I say "ringer" because there are so many hardware players in the wild that only have the 'legacy' decoder.
Someone made the decision that it was preferred to have older hardware at least output some sound as opposed to rejecting the disc. Opponents of this decision argue that it would be better to reject the disc (forcing someone to upgrade if they wanted to play it) than to play a degraded version. I call it a ringer because there seem to be a lot of hardware and even software media players that only use the legacy decoder.
DTS is a brand sure. Dolby is another one. (They had the significantly poorer lossy format but they now also offer a lossless version. I don't think they have an "in-between" "ringer" format equivalent to DTS 2496). These aren't meaningless marketing buzzwords. They're companies that make these formats.
Another argument for moving into the 21st century and using a computer and software media players IMHO. When stuff like this comes along, it's just a software hunt. No replacing expensive hardware.

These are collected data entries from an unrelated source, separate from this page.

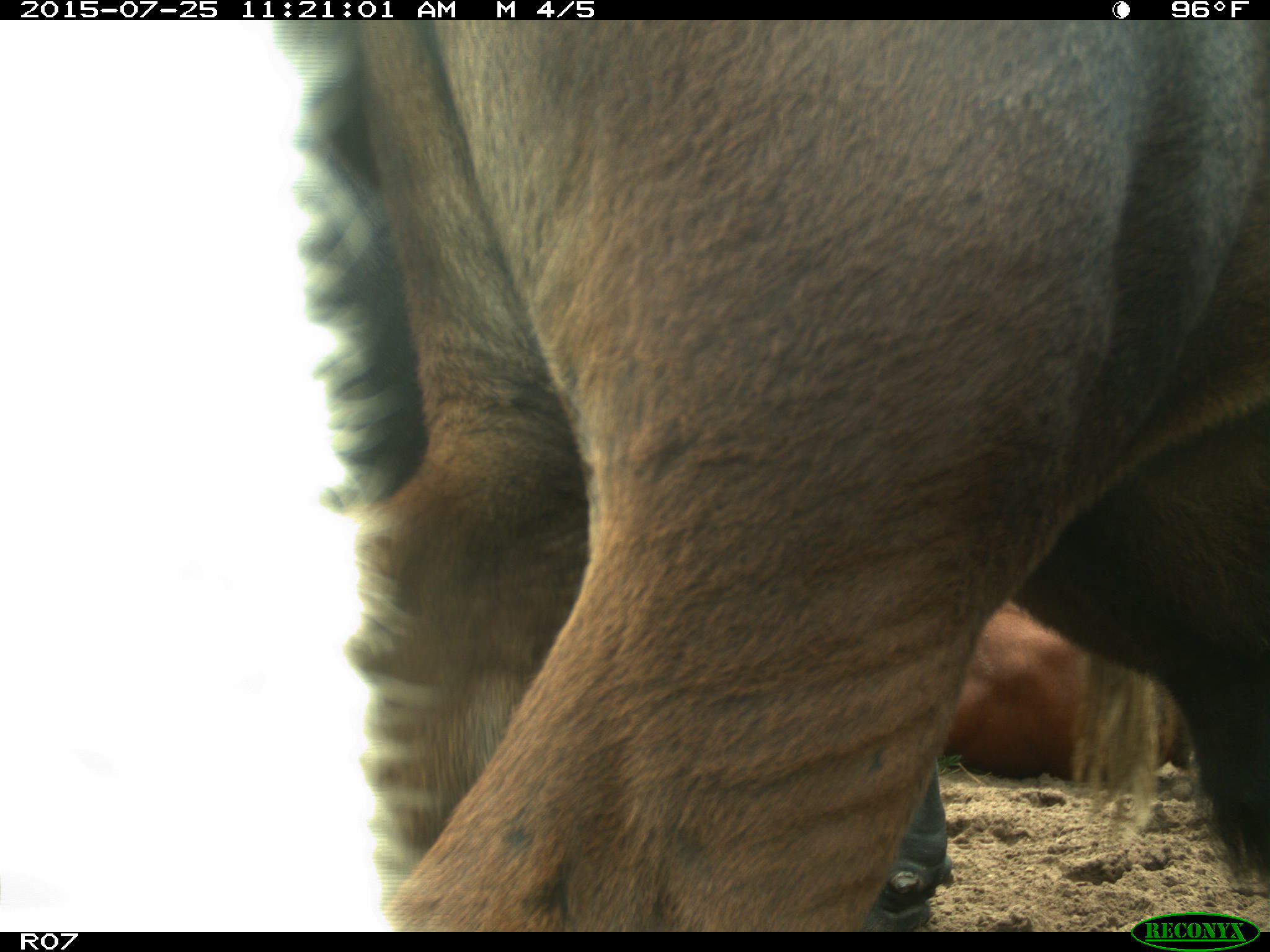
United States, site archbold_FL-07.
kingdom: Animalia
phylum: Chordata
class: Mammalia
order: Artiodactyla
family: Bovidae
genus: Bos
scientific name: Bos taurus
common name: domestic cow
Bos taurus (domestic cow).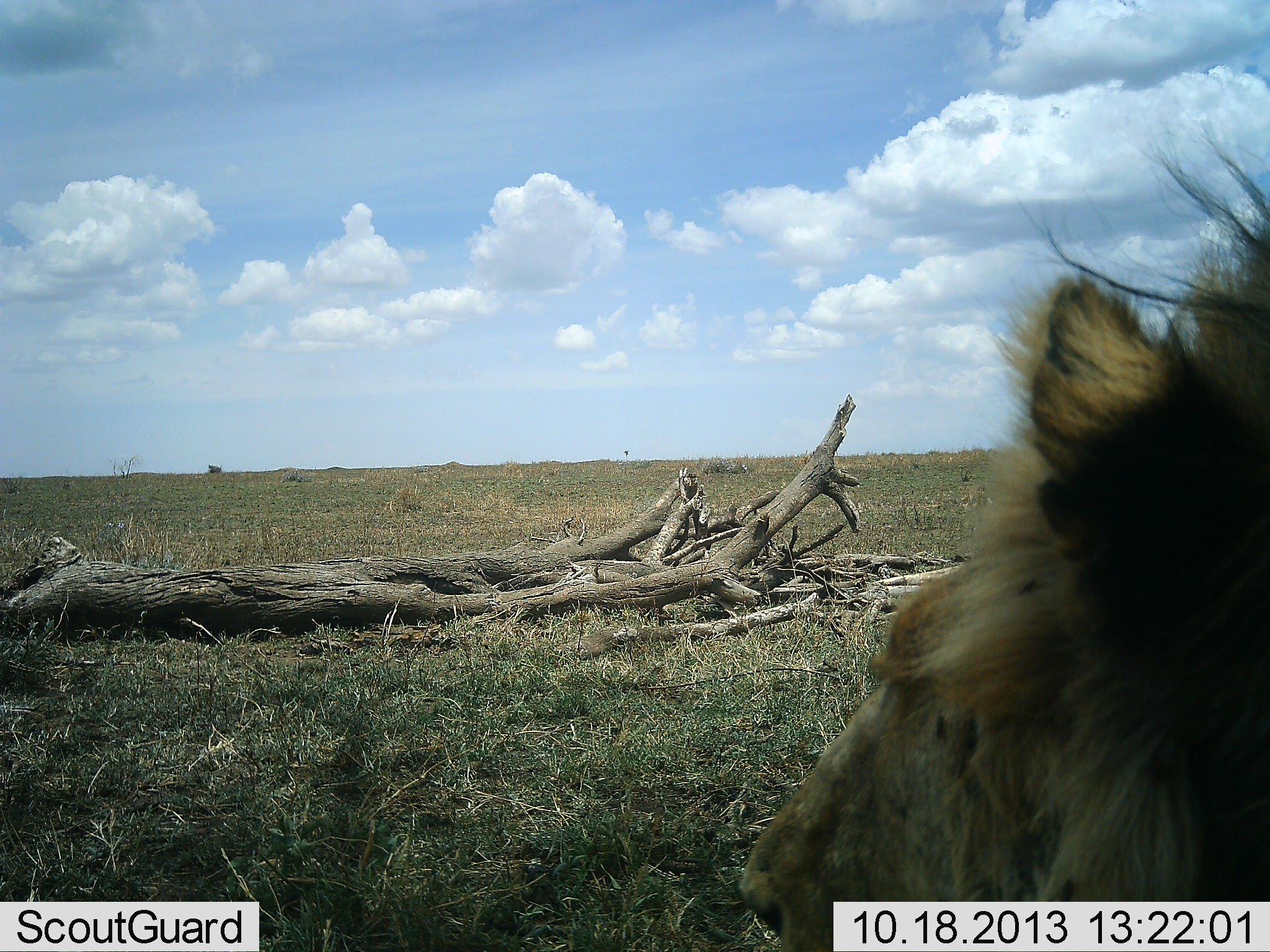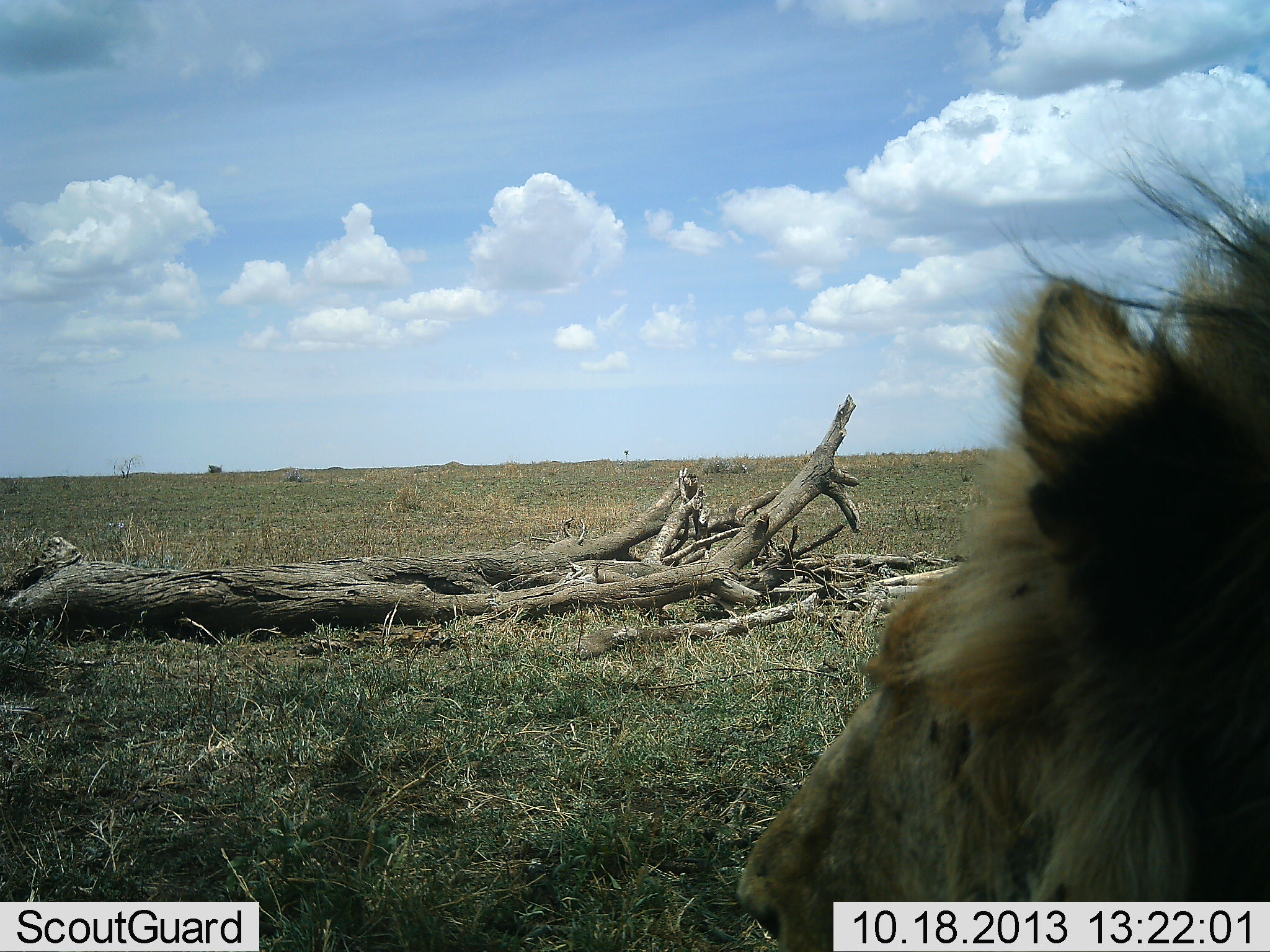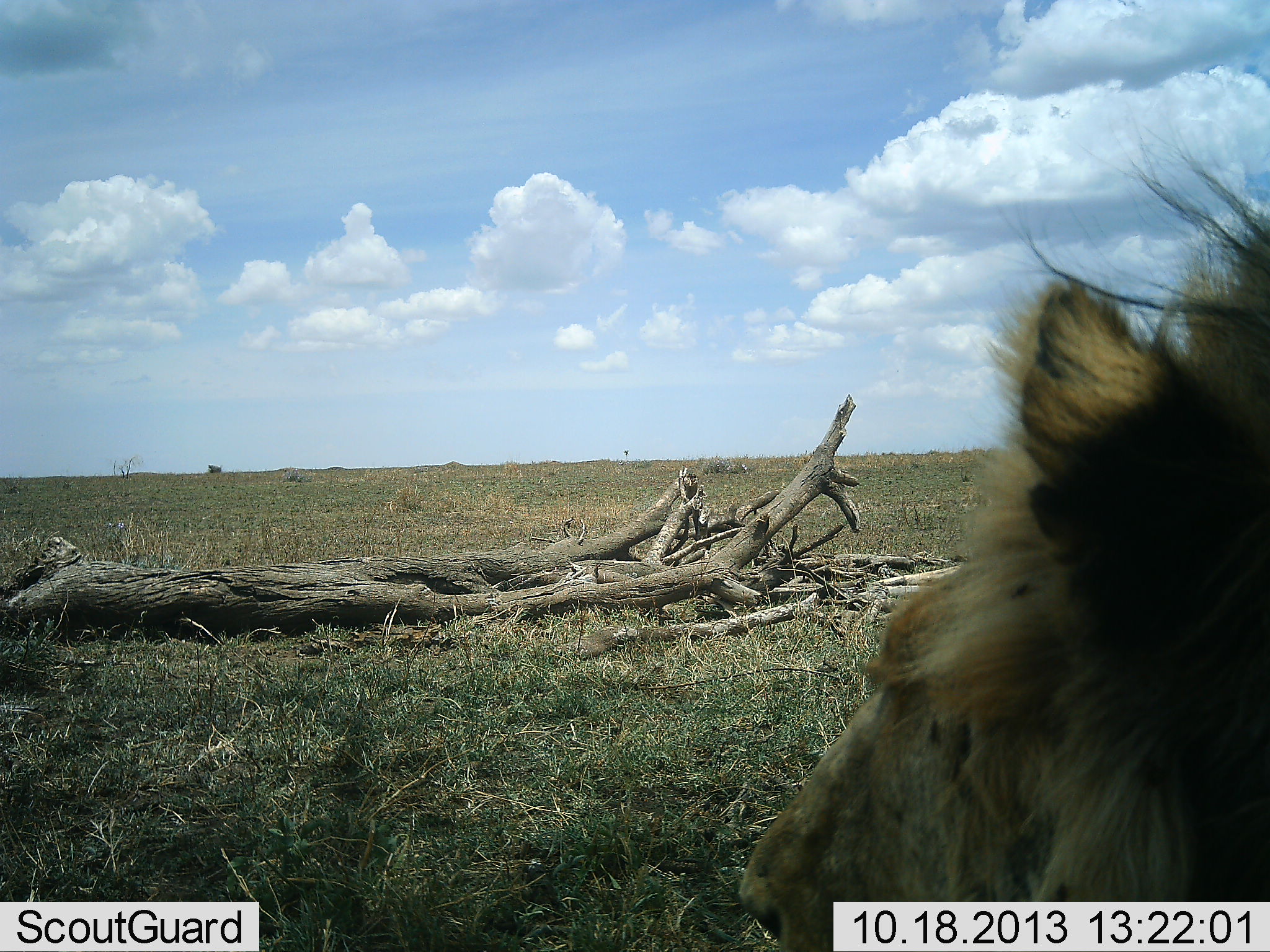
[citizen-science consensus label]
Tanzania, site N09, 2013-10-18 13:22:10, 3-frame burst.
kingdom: Animalia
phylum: Chordata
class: Mammalia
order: Carnivora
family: Felidae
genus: Panthera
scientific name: Panthera leo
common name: lion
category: lionmale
Lionmale (lion) (Panthera leo), count 1. Behavior (volunteer vote fractions): standing 40%, resting 60%, moving 0%, interacting 0%. Young present (vote fraction): 0%. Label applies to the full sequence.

I posted the test results using the Tull files I mentioned a few years ago actually. Not sure if I saved them. When you can take two files and A/B them and hear no difference, and then subtract one from the other (null test) and get nearly zero, that's pretty matter of fact. Likewise when you subtract the core-only dts 2496 decode from a full dts 2496 decode and both hear obvious difference between them and they don't even come close to nulling, that's pretty matter of fact too. (And yes it should go without saying that you need to verify they are at precisely the same volume. Before someone wants to suggest this is an amateur hour volume mismatch between them.)
Someone can feel free to move this tech corner digression to another thread if this is too much.